As described above, although described with reference to a preferred embodiment of the present invention, those skilled in the art will be variously modified and modified within the scope of the present invention without departing from the spirit and scope of the invention described in the claims below.

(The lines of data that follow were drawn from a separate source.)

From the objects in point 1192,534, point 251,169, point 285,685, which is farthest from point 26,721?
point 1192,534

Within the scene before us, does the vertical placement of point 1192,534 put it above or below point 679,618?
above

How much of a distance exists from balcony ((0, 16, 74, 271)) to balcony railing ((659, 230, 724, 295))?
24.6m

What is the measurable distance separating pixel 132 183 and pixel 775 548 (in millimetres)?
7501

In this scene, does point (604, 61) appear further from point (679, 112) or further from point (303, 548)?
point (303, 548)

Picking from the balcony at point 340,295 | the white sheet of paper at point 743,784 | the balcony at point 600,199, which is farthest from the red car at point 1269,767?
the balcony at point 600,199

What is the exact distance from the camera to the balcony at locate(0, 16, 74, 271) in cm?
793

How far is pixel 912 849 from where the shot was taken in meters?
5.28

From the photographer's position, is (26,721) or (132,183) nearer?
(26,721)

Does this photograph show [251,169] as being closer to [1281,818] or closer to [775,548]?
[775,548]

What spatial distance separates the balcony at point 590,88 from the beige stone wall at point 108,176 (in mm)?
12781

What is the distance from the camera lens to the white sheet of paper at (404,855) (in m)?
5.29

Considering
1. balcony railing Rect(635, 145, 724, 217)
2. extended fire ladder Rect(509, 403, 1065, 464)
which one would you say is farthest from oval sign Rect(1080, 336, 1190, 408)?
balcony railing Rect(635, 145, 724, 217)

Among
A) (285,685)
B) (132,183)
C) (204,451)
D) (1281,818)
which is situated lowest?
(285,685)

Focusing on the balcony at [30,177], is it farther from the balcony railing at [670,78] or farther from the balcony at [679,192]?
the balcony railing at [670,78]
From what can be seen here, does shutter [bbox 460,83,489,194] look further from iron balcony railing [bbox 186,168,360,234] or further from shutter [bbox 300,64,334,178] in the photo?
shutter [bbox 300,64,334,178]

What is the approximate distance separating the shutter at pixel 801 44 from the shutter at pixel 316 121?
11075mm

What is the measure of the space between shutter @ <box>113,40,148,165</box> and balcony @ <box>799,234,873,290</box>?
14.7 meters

It will be appreciated that it can be changed.

Claims (6)

In the viscoelastic rubber composition, A high-damping viscoelastic rubber composition comprising 15 to 50 parts by weight of any one or more non-reactive resins selected from rosin-based resins, C4 oils, C5 oils and C9 oils based on 100 parts by weight of the raw material rubber. delete According to claim 1, The raw material rubber is 10 to 50 parts by weight of natural rubber; High-damping viscoelastic rubber composition, characterized in that it contains 50 to 90 parts by weight of any one or more selected from butyl rubber, bromo butyl rubber, chloro butyl rubber. delete delete The rubber composition of the rubber composition has a ratio of shear stress coefficient (G (-20 ° C.) / G (20 ° C.)) of 1.9 to 2.2, an elongation of 500% or more, and a tangent delta (0 to 4). 20 degreeC) High damping viscoelastic rubber composition whose value is 0.35-0.90 (damping value 18%-45%), and hardness is 60 or more.